**Reading passage**
======
Lamin A/C functions independently from mechanical signaling during adipogenesis

Abstract

AbstractMesenchymal stem cells (MSC) maintain the musculoskeletal system by differentiating into multiple cell types including osteocytes and adipocytes. Mechanical signals, including strain and low intensity vibration (LIV), are important regulators of MSC differentiation. Lamin A/C is a vital protein for nuclear architecture that supports chromatin organization, as well as mechanical integrity and mechano-sensitivity of the nucleus in MSCs. Here, we investigated whether Lamin A/C and mechano-responsiveness are functionally coupled during adipogenesis. Lamin depletion in MSCs using siRNA increased nuclear area, height and volume and decreased circularity and stiffness, while phosphorylation of focal adhesions and dynamic substrate strain in response to LIV remained intact. Lamin A/C depletion decelerates adipogenesis as reflected by delayed appearance of key biomarkers (e.g., adiponectin/ADIPOQ). Based on RNA-seq data, reduced Lamin A/C levels decrease the activation of the adipocyte transcriptome that is normally observed in response to adipogenic cues mediating differentiation of MSCs. Mechanical stimulation via daily LIV application reduced the expression levels of ADIPOQ in both control and Lamin A/C depleted cells. Yet, treatment with LIV did not induce major transcriptome changes in either control or Lamin A/C depleted MSCs, suggesting that the biological effects of LIV on adipogenesis may not occur at the transcriptional level. We conclude that while Lamin A/C activation is essential for normal adipogenesis, it is dispensible for activation of focal adhesions by dynamic vibration induced mechanical signals.
======
**Task instructions**
#1 Using the abstract on Lamin A/C, decide whether each statement below agrees with it. Answer yes or no for each, and quote the words that decide it.
(a) Depleting Lamin A/C made the nucleus less stiff.
(b) Depleting Lamin A/C sped up adipogenesis.
(c) LIV treatment caused major transcriptome changes in control MSCs.
#2 Based on the abstract on Lamin A/C, explain why the authors suggest that the biological effects of LIV on adipogenesis may not occur at the transcriptional level.
#3 According to the abstract on Lamin A/C, what was used to deplete Lamin A/C in the MSCs?

**Dataset content**
======
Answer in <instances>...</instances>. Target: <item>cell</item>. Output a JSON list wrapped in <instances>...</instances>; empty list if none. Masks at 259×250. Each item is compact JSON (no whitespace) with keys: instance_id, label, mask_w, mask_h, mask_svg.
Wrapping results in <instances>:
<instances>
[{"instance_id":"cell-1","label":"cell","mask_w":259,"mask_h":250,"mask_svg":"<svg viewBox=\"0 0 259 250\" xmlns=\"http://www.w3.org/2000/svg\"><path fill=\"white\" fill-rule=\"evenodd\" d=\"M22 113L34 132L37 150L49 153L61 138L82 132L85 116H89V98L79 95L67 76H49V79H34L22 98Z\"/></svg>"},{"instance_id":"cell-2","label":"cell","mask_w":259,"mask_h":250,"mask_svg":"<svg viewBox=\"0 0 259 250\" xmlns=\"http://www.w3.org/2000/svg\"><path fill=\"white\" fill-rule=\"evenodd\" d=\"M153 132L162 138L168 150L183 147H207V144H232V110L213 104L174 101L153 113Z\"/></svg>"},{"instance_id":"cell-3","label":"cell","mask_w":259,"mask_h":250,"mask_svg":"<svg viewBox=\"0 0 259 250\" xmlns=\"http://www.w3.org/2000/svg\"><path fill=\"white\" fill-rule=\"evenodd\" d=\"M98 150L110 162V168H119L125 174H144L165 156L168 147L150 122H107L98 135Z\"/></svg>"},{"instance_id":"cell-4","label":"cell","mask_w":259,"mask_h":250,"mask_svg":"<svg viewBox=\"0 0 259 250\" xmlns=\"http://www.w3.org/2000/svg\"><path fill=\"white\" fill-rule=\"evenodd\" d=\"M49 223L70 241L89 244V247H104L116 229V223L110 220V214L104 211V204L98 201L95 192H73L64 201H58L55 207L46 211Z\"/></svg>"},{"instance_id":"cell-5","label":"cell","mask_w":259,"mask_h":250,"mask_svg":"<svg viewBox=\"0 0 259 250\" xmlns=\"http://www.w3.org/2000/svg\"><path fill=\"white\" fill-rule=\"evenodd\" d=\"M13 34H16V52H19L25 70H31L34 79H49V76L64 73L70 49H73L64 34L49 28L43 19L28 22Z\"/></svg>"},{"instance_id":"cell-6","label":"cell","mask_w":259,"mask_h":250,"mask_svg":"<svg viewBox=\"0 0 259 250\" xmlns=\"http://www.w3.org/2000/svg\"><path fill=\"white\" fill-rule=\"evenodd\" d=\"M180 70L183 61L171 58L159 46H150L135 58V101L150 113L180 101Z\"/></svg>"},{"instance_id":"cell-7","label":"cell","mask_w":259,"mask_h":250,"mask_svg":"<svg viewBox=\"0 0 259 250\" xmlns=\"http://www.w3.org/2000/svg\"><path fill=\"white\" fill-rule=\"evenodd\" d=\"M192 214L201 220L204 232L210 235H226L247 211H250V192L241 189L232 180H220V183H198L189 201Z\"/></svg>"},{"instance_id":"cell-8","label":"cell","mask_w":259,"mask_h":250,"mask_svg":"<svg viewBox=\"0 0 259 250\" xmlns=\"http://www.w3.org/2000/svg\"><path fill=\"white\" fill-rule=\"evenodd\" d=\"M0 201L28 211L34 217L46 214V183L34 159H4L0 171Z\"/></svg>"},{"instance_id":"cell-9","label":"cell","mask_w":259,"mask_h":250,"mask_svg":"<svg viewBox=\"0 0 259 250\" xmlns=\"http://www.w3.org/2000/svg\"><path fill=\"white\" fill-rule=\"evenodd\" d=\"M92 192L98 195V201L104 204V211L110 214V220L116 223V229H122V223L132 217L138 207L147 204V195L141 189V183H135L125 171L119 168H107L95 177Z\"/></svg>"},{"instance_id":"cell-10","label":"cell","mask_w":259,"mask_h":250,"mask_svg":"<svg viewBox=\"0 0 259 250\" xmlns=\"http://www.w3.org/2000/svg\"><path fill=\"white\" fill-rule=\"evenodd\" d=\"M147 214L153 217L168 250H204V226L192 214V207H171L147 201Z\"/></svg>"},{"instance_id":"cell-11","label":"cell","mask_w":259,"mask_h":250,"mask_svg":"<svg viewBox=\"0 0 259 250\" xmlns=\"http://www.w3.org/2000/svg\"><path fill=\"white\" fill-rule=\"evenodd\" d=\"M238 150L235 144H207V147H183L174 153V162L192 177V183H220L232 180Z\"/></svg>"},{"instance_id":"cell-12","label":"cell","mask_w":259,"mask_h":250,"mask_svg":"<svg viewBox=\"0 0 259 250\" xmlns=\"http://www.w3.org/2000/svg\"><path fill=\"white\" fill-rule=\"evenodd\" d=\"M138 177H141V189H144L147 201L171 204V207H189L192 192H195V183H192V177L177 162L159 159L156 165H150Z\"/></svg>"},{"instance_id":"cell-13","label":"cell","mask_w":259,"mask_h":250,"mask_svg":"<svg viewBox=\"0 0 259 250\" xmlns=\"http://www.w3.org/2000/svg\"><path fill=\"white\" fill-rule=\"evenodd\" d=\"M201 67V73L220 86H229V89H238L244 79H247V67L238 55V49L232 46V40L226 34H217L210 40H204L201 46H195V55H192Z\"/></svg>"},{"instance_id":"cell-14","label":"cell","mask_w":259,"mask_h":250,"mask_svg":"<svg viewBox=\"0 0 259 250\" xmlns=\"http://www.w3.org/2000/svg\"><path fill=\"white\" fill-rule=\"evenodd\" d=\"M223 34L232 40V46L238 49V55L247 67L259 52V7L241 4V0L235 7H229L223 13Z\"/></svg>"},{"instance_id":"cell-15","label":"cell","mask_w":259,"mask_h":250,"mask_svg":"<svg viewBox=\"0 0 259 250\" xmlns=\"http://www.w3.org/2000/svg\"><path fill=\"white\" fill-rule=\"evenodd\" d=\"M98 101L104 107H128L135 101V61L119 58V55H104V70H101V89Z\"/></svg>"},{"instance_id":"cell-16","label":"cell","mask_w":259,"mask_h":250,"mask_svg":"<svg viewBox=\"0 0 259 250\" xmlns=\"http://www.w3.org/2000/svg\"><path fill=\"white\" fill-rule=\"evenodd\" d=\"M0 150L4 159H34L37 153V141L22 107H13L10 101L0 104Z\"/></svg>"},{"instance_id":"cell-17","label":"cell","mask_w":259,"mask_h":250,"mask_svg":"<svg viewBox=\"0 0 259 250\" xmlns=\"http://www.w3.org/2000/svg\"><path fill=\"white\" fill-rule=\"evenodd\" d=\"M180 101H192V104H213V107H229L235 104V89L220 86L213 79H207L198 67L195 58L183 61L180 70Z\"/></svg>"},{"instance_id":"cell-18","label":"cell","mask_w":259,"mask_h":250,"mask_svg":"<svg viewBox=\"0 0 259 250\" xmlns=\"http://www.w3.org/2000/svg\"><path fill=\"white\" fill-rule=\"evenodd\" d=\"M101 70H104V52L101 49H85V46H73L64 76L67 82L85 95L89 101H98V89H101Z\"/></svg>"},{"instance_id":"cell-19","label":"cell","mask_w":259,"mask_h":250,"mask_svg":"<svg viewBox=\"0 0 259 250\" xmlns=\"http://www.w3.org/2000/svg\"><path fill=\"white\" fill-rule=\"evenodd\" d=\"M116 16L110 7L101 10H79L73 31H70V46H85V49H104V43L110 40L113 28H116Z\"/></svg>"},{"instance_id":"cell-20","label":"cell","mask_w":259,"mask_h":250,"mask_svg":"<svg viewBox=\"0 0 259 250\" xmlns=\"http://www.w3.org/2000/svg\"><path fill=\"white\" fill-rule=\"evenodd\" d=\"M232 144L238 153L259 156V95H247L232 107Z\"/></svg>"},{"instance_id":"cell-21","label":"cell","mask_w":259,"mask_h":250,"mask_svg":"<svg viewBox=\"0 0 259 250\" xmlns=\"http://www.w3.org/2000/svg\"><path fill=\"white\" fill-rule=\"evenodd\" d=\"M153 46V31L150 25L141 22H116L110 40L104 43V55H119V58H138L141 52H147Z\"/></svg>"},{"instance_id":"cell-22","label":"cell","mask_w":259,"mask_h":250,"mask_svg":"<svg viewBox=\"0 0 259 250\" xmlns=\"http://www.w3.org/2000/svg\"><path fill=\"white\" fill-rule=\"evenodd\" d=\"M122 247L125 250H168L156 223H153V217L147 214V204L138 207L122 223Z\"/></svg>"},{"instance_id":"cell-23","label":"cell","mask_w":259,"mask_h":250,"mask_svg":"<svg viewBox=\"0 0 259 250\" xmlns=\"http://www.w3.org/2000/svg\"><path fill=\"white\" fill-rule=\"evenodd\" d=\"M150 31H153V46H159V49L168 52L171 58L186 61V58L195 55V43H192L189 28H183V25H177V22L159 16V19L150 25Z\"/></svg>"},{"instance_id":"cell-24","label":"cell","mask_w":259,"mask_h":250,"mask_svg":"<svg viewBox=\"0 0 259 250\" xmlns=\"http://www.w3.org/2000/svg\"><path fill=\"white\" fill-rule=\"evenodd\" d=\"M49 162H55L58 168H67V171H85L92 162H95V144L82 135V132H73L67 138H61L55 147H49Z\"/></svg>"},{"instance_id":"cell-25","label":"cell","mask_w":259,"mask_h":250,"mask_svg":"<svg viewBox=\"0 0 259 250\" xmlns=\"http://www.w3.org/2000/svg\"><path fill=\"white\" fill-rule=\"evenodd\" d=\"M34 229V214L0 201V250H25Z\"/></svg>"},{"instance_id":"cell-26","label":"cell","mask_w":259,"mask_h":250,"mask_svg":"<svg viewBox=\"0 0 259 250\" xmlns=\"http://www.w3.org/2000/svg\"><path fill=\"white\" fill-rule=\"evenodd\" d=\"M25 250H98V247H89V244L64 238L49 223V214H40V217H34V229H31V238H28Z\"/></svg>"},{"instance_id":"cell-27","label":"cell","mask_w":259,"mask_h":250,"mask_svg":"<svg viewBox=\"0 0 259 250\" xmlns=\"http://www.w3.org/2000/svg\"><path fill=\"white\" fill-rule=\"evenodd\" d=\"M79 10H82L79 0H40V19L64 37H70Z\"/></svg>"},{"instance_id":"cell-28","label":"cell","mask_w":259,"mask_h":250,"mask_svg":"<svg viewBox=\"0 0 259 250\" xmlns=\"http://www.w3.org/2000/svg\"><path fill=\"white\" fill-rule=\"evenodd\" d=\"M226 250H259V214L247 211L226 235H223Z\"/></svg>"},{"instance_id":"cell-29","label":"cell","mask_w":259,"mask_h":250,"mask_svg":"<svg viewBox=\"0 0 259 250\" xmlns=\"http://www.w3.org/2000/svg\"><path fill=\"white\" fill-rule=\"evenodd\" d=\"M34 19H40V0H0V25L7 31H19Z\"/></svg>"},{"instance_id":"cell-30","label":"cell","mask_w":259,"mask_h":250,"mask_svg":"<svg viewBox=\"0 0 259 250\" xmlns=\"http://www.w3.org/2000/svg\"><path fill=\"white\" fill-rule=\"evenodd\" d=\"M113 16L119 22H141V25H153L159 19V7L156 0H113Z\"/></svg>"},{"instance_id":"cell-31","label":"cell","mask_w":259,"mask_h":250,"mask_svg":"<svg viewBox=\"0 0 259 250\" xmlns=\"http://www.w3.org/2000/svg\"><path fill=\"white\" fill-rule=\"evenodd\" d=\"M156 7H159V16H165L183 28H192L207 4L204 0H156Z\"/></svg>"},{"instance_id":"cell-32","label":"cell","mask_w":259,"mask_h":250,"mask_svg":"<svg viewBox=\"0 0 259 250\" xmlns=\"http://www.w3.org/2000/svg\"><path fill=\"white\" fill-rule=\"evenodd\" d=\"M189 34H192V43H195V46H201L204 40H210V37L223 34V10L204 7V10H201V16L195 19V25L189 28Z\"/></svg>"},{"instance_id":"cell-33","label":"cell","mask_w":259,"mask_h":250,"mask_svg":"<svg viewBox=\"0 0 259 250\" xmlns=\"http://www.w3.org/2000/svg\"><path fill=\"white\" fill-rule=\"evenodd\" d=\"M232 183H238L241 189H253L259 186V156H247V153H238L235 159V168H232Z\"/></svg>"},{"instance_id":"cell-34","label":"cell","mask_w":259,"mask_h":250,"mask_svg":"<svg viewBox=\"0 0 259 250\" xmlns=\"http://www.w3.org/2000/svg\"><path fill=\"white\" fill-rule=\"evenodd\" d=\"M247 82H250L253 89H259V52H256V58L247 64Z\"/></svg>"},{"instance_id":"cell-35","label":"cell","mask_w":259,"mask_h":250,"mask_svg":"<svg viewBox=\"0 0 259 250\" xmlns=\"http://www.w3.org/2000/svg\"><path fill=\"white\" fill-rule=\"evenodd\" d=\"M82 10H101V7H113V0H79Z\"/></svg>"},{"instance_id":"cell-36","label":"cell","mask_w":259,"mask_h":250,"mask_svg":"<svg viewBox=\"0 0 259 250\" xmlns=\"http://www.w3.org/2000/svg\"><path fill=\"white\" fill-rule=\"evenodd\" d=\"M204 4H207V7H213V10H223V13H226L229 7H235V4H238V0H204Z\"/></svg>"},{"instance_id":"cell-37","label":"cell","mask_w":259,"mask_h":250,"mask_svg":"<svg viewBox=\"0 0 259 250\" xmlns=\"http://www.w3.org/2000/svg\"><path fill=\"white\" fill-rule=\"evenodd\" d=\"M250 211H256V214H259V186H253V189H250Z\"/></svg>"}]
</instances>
======
**Solved tasks**
#1
(a) Yes: "decreased circularity and stiffness"
(b) No: "Lamin A/C depletion decelerates adipogenesis"
(c) No: "treatment with LIV did not induce major transcriptome changes in either control or Lamin A/C depleted MSCs"

#2 LIV treatment did not induce major transcriptome changes in either control or Lamin A/C depleted MSCs. This held even though daily LIV reduced ADIPOQ expression levels in both kinds of cells.

#3 siRNA